Theorie der rationalen Entscheidung

Theorie der rationalen Entscheidung

Theorie der rationalen Entscheidung (engl. Rational choice theory ['ræʃənl tʃɔɪs]) ist eine Sammelbezeichnung für verschiedene Ansätze einer Handlungstheorie der Wirtschafts- und Sozialwissenschaften. Generell schreiben diese Ansätze handelnden Subjekten (Akteuren) rationales Verhalten zu, wobei diese Subjekte aufgrund gewisser Präferenzen ein nutzenmaximierendes (z.B. kostenminimierendes) Verhalten zeigen.

Inhaltsverzeichnis

Ziel und Methode

Die Grundannahmen der klassischen Theorien der rationalen Entscheidung gehen bereits auf Thukydides zurück. Sie lauten[1]:

  1. Staaten sind die Hauptakteure der internationalen Politik
  2. Staaten handeln rational
  3. Die Umwelt ist von Natur aus anarchisch; Regeln sind die Ausnahme
  4. Hauptziele von Staaten sind Macht und Sicherheit

Die Theorien der Rationalen Wahl orientieren sich zudem an der klassischen Nationalökonomie Adam Smiths, berufen sich auf Max Webers Programm einer verstehenden Soziologie und auf die Ideen von Hans Morgenthau. Sie versuchen, komplexe soziale Handlungen mit Hilfe möglichst einfacher Modellannahmen zu fassen. In der frühen Anwendung des Rational-Choice-Ansatzes, etwa in den Politikwissenschaften durch William H. Riker an der US-amerikanischen University of Rochester, war das angestrebte Ziel, soziale Gesetze zu finden, die universelle Gültigkeit und logische Kohärenz wie etwa die der Newtonschen Physik besitzen. Moderne Vertreter des Rational-Choice-Ansatzes verweisen auf die Vorteile der logisch-deduktiven Eigenschaften mathematischer Modelle für rigoroses Theoretisieren. Sie verweisen zudem auf die Vorteile des Ansatzes für das Generieren von Kausalerklärungen auf der Ebene des Individuums.

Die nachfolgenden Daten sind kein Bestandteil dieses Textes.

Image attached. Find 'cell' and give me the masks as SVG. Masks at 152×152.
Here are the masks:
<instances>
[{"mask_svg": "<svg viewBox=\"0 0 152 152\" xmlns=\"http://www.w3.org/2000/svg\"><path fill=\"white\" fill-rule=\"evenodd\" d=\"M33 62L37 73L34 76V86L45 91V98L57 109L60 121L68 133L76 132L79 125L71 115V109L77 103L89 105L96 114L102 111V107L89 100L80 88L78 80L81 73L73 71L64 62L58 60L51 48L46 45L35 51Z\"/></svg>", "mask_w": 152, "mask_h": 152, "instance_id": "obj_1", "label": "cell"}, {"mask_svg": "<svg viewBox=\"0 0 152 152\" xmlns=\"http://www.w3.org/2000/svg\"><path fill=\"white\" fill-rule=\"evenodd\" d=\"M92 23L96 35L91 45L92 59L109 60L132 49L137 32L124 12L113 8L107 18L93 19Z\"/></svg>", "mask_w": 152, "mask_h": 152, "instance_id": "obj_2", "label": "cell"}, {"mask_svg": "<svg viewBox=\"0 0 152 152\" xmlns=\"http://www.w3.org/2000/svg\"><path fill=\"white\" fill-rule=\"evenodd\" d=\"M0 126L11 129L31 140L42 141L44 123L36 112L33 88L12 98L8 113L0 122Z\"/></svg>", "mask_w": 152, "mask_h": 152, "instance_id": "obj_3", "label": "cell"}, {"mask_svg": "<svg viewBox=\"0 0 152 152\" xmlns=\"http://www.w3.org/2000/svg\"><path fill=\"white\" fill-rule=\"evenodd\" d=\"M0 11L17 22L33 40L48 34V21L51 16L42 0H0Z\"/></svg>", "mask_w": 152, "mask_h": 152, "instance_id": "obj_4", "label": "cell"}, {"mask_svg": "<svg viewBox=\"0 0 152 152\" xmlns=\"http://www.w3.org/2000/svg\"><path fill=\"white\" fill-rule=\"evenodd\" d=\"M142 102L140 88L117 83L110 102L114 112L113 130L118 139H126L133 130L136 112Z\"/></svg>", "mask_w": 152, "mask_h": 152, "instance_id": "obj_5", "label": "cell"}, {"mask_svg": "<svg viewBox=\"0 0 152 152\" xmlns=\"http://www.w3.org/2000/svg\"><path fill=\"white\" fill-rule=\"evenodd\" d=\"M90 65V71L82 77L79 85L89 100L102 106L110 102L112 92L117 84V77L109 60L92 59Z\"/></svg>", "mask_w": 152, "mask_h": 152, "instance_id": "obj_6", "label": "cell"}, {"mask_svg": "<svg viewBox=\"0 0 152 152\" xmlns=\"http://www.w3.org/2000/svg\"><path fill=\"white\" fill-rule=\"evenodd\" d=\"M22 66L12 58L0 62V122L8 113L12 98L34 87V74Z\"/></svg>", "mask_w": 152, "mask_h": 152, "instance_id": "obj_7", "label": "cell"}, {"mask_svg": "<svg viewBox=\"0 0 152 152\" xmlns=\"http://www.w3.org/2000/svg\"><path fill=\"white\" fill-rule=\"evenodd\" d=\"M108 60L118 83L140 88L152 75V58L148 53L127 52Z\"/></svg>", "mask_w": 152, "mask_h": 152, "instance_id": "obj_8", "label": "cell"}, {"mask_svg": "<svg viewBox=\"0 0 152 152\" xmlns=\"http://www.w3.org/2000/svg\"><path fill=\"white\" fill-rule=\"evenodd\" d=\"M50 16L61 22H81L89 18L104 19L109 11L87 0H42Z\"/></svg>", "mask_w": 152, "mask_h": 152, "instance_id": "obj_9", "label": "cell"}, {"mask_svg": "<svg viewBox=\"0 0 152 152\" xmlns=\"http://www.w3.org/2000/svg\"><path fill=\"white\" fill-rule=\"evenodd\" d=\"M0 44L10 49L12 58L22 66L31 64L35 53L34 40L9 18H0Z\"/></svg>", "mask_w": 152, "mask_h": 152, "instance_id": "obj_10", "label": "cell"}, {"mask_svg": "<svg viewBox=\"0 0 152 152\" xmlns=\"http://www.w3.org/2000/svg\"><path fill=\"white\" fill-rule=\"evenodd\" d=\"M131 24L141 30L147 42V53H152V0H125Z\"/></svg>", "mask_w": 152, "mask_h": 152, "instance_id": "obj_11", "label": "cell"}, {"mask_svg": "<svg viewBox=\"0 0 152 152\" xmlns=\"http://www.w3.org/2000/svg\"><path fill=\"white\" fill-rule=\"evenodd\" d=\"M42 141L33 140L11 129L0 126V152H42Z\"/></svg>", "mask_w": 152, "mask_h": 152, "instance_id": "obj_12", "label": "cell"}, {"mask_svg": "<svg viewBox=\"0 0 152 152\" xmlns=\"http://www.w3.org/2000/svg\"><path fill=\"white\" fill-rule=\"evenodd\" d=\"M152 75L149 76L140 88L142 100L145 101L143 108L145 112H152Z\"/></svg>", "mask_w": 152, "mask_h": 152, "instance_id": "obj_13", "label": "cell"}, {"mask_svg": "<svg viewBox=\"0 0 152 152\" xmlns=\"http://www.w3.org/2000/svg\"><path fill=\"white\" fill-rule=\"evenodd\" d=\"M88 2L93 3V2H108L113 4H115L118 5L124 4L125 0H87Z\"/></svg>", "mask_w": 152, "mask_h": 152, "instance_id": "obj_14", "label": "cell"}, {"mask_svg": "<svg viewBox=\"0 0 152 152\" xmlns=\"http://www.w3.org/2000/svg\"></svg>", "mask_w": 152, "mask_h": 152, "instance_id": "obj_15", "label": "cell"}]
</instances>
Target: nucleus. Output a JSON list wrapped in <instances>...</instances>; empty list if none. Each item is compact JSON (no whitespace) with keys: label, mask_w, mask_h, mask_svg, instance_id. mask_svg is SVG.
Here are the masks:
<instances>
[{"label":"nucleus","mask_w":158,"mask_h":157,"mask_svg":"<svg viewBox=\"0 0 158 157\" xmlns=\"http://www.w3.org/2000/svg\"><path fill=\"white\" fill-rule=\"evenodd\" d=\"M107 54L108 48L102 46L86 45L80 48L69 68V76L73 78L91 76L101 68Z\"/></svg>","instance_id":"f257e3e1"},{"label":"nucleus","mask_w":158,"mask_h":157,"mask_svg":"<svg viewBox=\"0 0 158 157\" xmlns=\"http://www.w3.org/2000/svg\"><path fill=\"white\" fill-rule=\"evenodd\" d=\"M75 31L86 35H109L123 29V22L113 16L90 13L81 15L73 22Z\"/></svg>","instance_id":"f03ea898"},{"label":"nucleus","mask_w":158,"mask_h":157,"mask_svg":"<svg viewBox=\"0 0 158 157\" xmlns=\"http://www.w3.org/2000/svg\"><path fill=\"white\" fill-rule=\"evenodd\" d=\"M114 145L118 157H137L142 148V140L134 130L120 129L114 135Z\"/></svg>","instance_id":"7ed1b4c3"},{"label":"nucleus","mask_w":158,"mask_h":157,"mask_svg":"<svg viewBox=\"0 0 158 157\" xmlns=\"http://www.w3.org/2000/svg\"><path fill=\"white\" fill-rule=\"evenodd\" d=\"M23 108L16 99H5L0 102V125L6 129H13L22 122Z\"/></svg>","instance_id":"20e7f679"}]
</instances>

Erklärungsmodelle der rationalen Wahl reichen vom klassischen Homo oeconomicus bis zum RREEMM (Restricted Resourceful Expecting Evaluating Maximising Man) der modernen Soziologie. Über den Rationalitätsbegriff des rationalen Individuums gibt es ebenso wie über die Gewichtung und Entstehung der Präferenzen keine Einigkeit.

Anwendungen aus der Spieltheorie zur Untersuchung der Theorie der Rationalen Entscheidung sind insbesondere die Ultimatumspiele. Weiterhin untersucht die Verhaltensforschung Entscheidungsverhalten, das arbiträr wirkt und damit im Widerspruch zu rationalem Verhalten zu stehen scheint.[2][3]

Umstrittene Punkte

Während die Theorie der rationalen Entscheidung in den Wirtschaftswissenschaften ein bedeutendes Paradigma ist und es in vielen Modellen für ausreichend gehalten wird, von rationaler Entscheidung ausgehen zu können, wird die Theorie in der Soziologie und der Politikwissenschaft kontrovers diskutiert. Einer der Hauptstreitpunkte ist der verwendete methodologische Individualismus; es wird debattiert, ob sich soziales Verhalten und soziale Gesetze durch das Verhalten vieler einzelner Individuen bestimmen lassen, oder ob das soziale Handeln eigene Gesetzmäßigkeiten aufweist. Eine schwächere Version dieser Kritik wirft dem Ansatz der Rationalen Entscheidung vor, soziale Probleme strukturell bedingt unterkomplex zu fassen. Zum anderen steht die starke Modellhaftigkeit des Ansatzes in der Kritik: Es gibt empirische Evidenz, dass Menschen nur begrenzt rational handeln und dass das für die Beteiligten von Vorteil ist. Die meisten Theoretiker der Rationalen Entscheidung räumen das ein, machen aber geltend, dass rationale Nutzenmaximierung eine plausible Grundannahme darstelle, von der aus die Modelle bestimmten Situationen angepasst werden könnten.

Ansätze, die auf der Theorie der rationalen Entscheidung basieren, üben einen immer stärkeren Einfluss sowohl auf die globalen als auch auf die deutschen Sozialwissenschaften aus.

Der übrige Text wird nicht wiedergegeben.